- **QUOTED PASSAGE**:
- - -
Question

Find the rate of change of F with respect to theta.

Answer 1

\[F=\frac{ \mu W }{ \mu \sin \theta +\cos \theta }\]

Answer 2

Are you struggling to differentiate this?

Answer 3

yes :(

Answer 4

It might help to rewrite it:\[F=\frac{ \mu W }{ \mu \sin \theta +\cos \theta }= \mu W(\mu \sin(\theta)+\cos(\theta))^-1\]
Do you know how to use the chain rule?

Answer 5

kinda, I just learned it recently but I am not to confident using it it

Answer 6

Okay, no problem. Firstly, we perform a substitution: \(z=\mu \sin(\theta)+\cos(\theta)\) which gives us \(F=\mu W(z)^{-1}\). Using this substitution, we can find \(\frac{dF}{d \theta }=\frac{dF}{dz}\times \frac{dz}{d \theta}\). Does this make sense so far?
- - -
- **ENTRIES PROVIDED**:
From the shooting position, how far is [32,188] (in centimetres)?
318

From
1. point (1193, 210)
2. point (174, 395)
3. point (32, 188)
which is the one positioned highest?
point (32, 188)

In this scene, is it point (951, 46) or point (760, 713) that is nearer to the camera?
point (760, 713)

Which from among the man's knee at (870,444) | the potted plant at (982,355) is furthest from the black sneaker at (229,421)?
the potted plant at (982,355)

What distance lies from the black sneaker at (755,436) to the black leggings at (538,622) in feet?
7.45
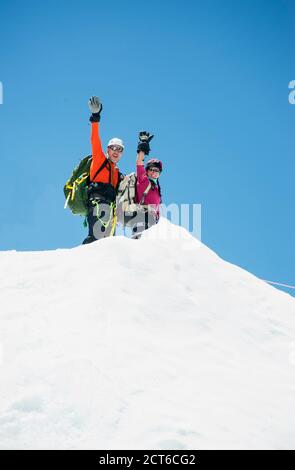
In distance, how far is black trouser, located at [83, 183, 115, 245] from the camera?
27.6ft

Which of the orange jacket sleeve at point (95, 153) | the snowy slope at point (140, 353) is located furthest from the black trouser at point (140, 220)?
the snowy slope at point (140, 353)

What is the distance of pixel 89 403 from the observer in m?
3.72

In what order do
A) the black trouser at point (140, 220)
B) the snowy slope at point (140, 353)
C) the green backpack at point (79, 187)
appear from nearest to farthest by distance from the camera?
the snowy slope at point (140, 353), the black trouser at point (140, 220), the green backpack at point (79, 187)

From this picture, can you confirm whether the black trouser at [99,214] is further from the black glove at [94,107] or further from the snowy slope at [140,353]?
the snowy slope at [140,353]

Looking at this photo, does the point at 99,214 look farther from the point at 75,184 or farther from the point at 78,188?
the point at 75,184

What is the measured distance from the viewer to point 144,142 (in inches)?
346

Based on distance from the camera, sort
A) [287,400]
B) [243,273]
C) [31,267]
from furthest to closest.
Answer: [243,273] < [31,267] < [287,400]

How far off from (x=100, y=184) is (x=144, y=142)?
- - -
- **ASSIGNMENT 1**: From the forum thread on differentiating F, reproduce the part that opens with the words containing "kinda, I just" and closes with "sense so far?".
- **ASSIGNMENT 2**: In the forum thread on differentiating F, which rule is the asker asked whether they know how to use?
- **ASSIGNMENT 3**: Extend the forum thread on differentiating F from its last sentence onward.

- **WRITTEN RESPONSE 1**:
kinda, I just learned it recently but I am not to confident using it it

Answer 6

Okay, no problem. Firstly, we perform a substitution: \(z=\mu \sin(\theta)+\cos(\theta)\) which gives us \(F=\mu W(z)^{-1}\). Using this substitution, we can find \(\frac{dF}{d \theta }=\frac{dF}{dz}\times \frac{dz}{d \theta}\). Does this make sense so far?

- **WRITTEN RESPONSE 2**: The chain rule.

- **WRITTEN RESPONSE 3**:
Answer 7

yep

Answer 8

Great. Reckon you can find dF/dz and dz/do?

Answer 9

i think so, but i think i might need help getting started on dF/dz

Answer 10

That's the easy one :) \[F=\mu Wz^{-1}\]\[\frac{dF}{dz}=-\mu Wz^-2\]

Answer 11

ahhh i was over thinking it haha

Answer 12

Yeah it can be a bit confusing with a load of variables, but all you essentially had was az^-1.

Answer 13

is to second one
\[-\mu \cos \theta -\sin \theta\]

Answer 14

The first term shouldn't be negative. d/dx(sin(x))=cos(x).

Apart from that, it's perfect.

Now multiply the two together and undo our z substitution for your answer.

Answer 15

\[-\mu W(\mu \cos \theta - \sin \theta)-2\]

Answer 16

oh i meant for that -2 to be an exponent

Answer 17

You've done the substitution, but you haven't multiplied it by the derivative you found.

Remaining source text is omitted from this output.